PROBLEM TO SOLVE:
How many lines in the records below contain the string "lens"? Tally them and reply with the number alone.

========================

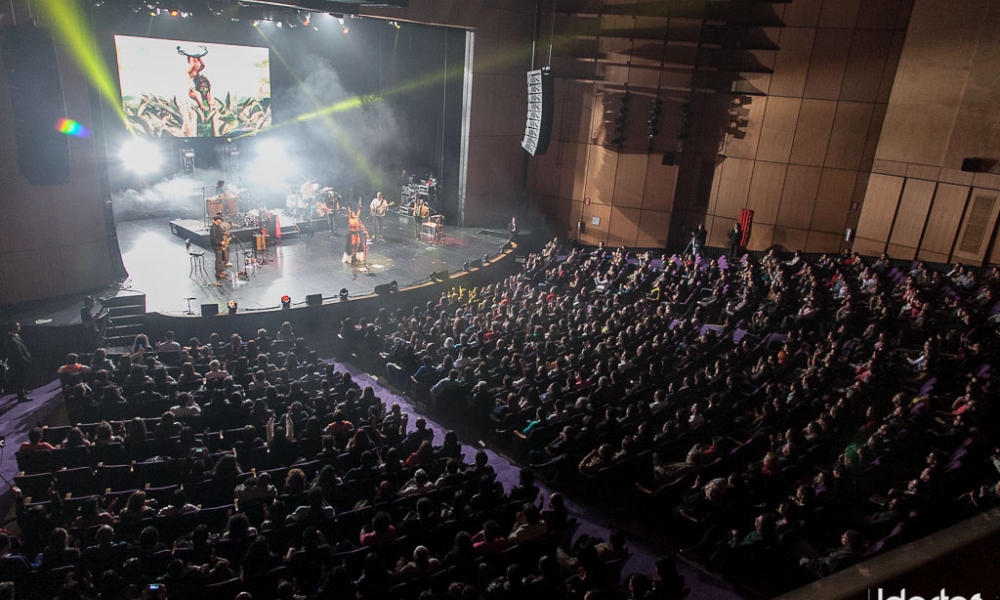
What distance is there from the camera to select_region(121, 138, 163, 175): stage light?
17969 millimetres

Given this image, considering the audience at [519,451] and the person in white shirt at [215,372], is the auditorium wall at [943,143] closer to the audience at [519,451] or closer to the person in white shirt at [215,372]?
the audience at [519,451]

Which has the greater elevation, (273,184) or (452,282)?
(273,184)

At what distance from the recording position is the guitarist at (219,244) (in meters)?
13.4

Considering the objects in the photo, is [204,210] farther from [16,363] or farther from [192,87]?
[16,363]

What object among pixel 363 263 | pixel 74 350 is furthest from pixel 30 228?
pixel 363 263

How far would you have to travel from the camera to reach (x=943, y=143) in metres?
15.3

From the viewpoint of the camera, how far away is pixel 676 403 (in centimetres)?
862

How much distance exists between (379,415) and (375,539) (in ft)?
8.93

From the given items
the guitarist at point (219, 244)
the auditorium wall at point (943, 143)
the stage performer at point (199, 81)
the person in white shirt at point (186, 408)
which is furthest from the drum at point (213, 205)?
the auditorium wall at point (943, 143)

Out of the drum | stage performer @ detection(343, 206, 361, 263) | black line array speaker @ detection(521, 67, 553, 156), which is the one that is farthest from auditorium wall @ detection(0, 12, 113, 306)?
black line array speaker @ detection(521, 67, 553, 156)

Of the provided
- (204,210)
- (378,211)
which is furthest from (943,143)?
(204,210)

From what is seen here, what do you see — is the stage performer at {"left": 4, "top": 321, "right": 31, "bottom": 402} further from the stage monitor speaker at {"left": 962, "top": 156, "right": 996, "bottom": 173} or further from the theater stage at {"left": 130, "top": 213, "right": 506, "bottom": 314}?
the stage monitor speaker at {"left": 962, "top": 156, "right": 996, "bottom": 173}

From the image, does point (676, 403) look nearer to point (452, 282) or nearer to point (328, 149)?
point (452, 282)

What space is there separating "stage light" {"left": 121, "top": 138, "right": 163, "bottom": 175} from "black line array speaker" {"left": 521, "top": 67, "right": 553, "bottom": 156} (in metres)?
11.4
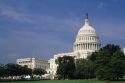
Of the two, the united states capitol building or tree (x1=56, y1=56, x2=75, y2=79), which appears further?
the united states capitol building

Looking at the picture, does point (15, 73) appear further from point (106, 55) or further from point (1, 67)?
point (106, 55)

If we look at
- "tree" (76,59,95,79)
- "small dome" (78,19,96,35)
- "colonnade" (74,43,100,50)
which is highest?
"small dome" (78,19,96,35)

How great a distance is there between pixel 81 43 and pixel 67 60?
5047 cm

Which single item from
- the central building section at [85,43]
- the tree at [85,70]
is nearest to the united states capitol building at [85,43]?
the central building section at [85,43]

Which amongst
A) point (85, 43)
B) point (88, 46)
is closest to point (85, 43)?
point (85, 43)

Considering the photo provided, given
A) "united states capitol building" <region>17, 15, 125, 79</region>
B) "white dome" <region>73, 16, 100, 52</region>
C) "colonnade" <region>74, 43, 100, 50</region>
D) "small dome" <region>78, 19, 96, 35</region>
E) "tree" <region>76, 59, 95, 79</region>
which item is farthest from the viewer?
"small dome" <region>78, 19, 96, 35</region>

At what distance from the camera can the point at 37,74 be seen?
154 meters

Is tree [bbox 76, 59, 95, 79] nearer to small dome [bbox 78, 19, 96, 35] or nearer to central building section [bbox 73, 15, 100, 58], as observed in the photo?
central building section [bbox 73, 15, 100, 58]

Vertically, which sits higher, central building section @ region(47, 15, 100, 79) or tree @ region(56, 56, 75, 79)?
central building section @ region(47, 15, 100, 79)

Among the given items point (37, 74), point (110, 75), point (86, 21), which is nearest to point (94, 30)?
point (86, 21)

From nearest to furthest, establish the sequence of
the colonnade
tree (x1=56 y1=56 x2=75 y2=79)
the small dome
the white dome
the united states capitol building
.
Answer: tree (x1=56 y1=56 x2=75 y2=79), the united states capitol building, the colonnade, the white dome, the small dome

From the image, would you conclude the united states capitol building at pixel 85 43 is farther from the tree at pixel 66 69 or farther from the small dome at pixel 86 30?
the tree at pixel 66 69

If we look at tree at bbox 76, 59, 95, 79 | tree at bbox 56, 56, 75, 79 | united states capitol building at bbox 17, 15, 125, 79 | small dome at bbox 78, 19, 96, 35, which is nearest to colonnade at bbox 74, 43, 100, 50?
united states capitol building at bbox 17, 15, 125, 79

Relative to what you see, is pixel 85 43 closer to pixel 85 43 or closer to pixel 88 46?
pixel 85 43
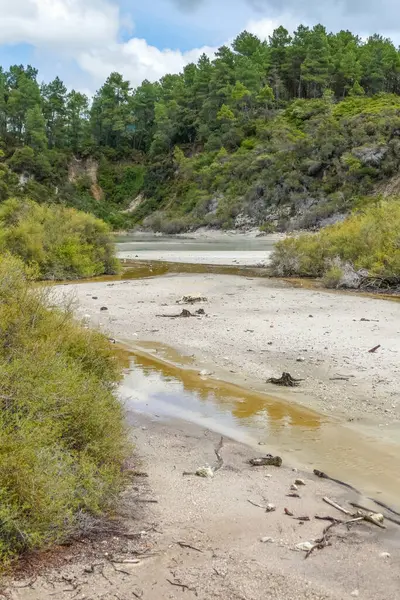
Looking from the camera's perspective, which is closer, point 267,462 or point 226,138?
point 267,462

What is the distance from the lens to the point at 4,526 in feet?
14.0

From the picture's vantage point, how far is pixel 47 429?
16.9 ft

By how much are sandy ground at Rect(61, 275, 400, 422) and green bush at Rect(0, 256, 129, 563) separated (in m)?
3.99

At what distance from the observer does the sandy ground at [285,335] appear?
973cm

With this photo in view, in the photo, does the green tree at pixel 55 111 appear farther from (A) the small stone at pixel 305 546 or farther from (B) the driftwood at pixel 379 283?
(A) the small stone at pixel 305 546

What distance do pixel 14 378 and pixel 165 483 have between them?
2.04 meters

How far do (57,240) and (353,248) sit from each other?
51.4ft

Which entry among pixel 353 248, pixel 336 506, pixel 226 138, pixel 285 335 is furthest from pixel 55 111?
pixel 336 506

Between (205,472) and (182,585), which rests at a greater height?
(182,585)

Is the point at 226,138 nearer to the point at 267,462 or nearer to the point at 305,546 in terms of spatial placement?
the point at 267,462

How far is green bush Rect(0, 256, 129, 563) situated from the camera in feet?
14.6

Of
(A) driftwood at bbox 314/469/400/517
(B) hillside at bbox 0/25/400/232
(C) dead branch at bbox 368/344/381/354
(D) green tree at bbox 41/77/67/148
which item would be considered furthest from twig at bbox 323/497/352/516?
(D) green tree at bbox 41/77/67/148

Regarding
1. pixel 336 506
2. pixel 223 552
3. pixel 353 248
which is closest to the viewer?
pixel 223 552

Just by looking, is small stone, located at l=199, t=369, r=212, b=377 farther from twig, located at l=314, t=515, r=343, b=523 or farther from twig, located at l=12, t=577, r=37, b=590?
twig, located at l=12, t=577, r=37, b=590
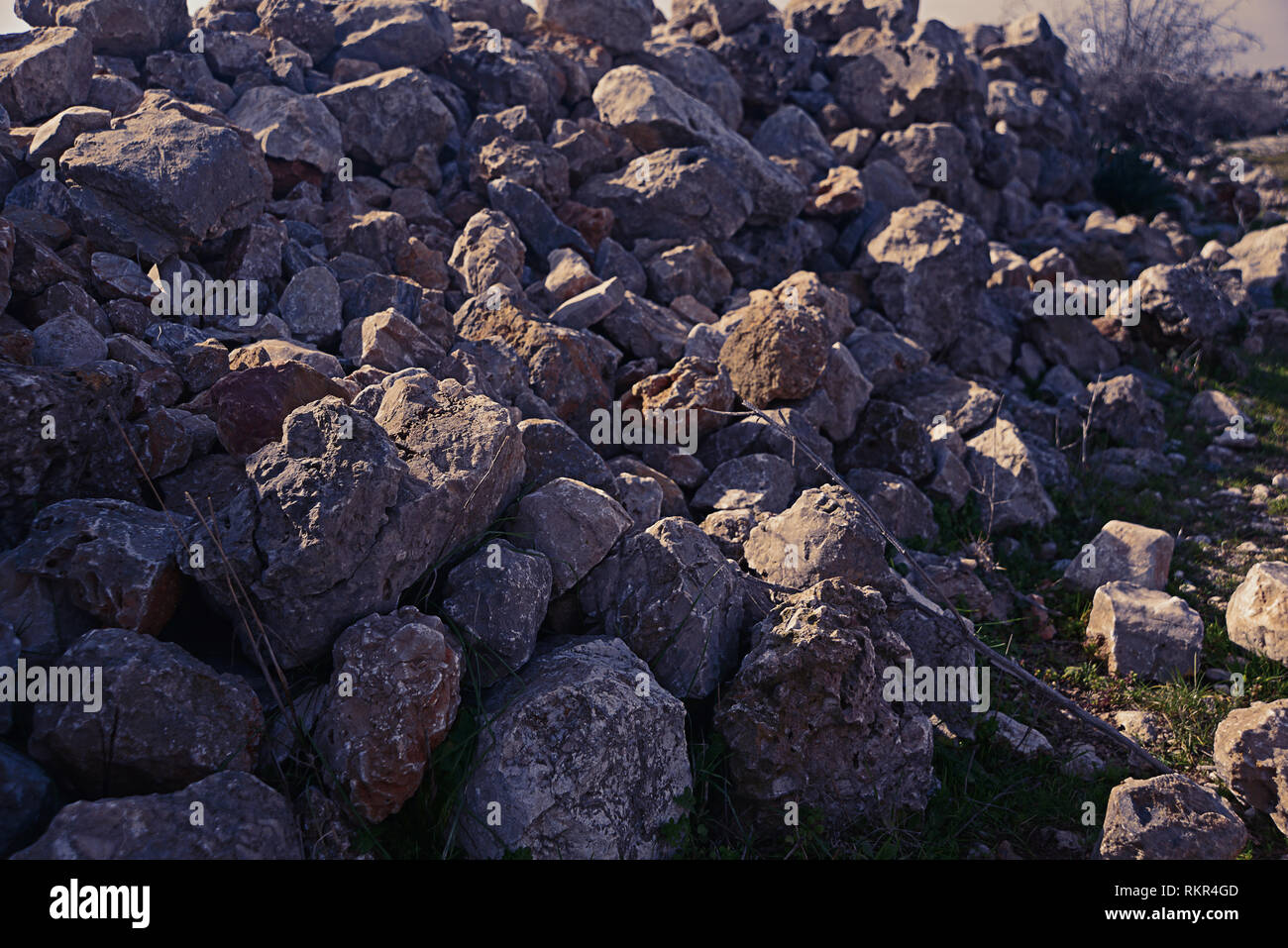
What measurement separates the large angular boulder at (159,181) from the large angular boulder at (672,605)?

========================

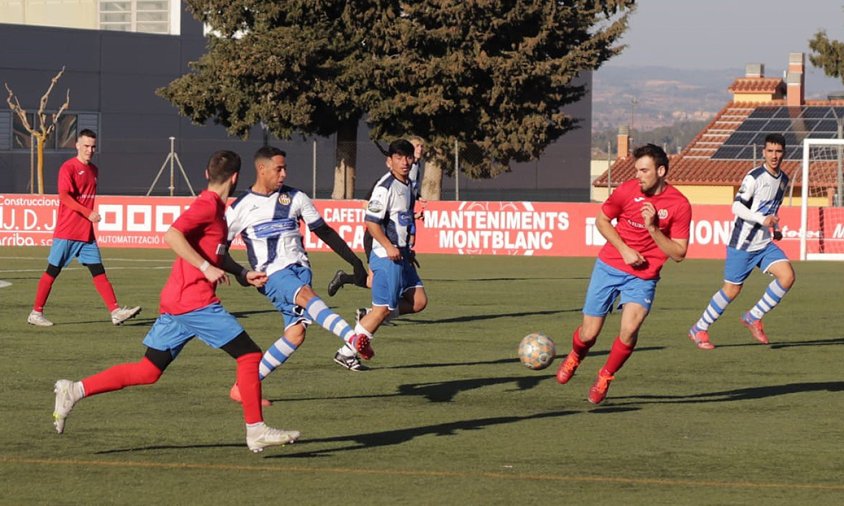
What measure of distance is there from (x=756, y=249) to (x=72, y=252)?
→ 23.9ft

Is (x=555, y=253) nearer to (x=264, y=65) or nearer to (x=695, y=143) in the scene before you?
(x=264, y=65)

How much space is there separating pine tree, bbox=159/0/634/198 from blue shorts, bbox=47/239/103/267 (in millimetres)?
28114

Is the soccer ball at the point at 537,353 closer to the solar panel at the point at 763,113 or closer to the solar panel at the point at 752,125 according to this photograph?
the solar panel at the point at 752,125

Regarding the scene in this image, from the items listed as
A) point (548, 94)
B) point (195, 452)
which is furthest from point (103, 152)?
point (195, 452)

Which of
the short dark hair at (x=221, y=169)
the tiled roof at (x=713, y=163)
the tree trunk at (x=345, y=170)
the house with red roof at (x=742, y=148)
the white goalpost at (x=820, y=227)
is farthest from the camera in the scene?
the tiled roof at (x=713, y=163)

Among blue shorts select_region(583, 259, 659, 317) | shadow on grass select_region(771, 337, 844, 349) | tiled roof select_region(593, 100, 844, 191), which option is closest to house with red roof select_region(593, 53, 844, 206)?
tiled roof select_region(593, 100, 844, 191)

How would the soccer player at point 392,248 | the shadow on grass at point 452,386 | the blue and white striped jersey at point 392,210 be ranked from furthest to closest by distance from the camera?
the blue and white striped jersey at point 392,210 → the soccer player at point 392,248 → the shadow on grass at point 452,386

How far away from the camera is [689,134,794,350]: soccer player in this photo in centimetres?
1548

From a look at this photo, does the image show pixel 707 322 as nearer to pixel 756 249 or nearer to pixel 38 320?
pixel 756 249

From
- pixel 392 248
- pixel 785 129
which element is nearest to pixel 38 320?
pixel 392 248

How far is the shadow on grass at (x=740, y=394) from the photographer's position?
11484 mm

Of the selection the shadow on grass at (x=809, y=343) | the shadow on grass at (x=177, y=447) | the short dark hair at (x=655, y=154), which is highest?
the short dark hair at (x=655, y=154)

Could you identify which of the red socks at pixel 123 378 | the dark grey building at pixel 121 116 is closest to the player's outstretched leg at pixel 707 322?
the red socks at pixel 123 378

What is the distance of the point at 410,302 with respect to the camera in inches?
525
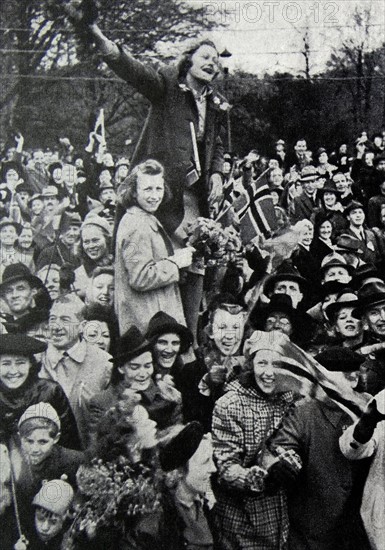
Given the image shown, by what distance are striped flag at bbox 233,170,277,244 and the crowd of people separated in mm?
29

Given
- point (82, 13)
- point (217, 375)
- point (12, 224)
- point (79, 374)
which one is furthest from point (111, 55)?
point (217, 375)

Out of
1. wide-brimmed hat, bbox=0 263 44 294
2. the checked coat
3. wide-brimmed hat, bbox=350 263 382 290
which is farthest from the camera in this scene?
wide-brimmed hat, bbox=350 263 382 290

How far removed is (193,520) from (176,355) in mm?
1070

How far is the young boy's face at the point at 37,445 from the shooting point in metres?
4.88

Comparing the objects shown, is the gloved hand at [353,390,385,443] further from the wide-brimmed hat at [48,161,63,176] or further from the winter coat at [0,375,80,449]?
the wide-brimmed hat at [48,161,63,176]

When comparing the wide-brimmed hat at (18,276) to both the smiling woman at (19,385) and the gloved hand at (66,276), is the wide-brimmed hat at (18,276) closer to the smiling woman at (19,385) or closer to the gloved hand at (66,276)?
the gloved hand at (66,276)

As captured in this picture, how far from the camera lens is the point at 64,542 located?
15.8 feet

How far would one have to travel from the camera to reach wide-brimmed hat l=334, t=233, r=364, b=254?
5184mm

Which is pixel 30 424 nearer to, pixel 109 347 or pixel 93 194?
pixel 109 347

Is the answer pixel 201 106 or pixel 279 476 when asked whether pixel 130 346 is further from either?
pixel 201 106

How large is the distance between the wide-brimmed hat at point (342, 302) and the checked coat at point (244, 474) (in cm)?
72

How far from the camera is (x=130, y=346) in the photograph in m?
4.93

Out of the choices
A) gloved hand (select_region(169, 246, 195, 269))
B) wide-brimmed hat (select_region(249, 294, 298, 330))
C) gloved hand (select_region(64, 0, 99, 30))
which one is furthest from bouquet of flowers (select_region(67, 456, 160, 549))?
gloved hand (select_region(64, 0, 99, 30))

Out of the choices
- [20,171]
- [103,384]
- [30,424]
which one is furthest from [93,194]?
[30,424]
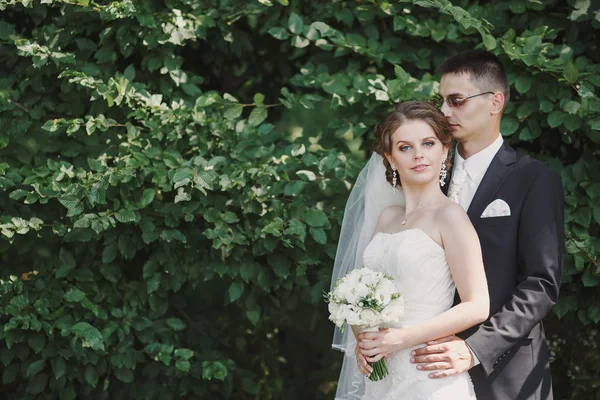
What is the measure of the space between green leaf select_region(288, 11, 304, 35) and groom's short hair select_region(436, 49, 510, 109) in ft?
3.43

========================

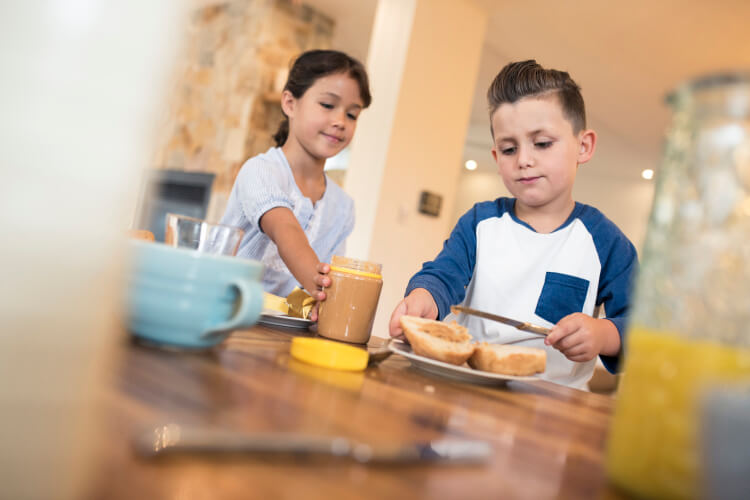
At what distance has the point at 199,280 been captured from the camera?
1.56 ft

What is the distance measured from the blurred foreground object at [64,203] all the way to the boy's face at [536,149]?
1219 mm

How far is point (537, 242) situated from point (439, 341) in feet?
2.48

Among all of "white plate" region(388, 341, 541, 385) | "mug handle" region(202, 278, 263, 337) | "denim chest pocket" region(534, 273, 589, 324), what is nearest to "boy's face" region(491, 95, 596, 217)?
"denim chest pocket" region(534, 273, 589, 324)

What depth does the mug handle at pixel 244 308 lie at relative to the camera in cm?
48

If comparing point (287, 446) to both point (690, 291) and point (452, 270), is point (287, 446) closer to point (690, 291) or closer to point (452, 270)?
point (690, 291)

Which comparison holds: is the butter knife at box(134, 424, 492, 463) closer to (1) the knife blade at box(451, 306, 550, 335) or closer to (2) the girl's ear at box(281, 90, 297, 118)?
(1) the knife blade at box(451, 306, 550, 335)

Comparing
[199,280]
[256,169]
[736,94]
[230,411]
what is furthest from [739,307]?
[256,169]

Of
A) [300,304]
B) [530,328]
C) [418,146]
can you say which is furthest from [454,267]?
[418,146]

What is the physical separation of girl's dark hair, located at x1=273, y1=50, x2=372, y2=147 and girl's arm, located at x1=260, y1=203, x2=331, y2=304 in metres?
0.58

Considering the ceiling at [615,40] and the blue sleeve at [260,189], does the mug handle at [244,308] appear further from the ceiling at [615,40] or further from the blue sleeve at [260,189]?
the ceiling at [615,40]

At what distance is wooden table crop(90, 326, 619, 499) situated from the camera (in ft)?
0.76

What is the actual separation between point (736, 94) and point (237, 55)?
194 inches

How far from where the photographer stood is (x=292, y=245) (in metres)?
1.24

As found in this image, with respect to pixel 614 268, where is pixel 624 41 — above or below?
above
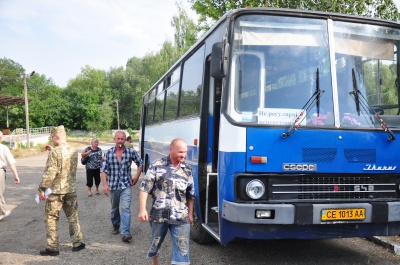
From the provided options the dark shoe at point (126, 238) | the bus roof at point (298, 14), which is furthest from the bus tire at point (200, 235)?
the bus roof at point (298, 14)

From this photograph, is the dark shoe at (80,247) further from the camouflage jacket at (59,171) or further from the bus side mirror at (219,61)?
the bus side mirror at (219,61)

========================

RESPONSE TO THIS EXERCISE:
2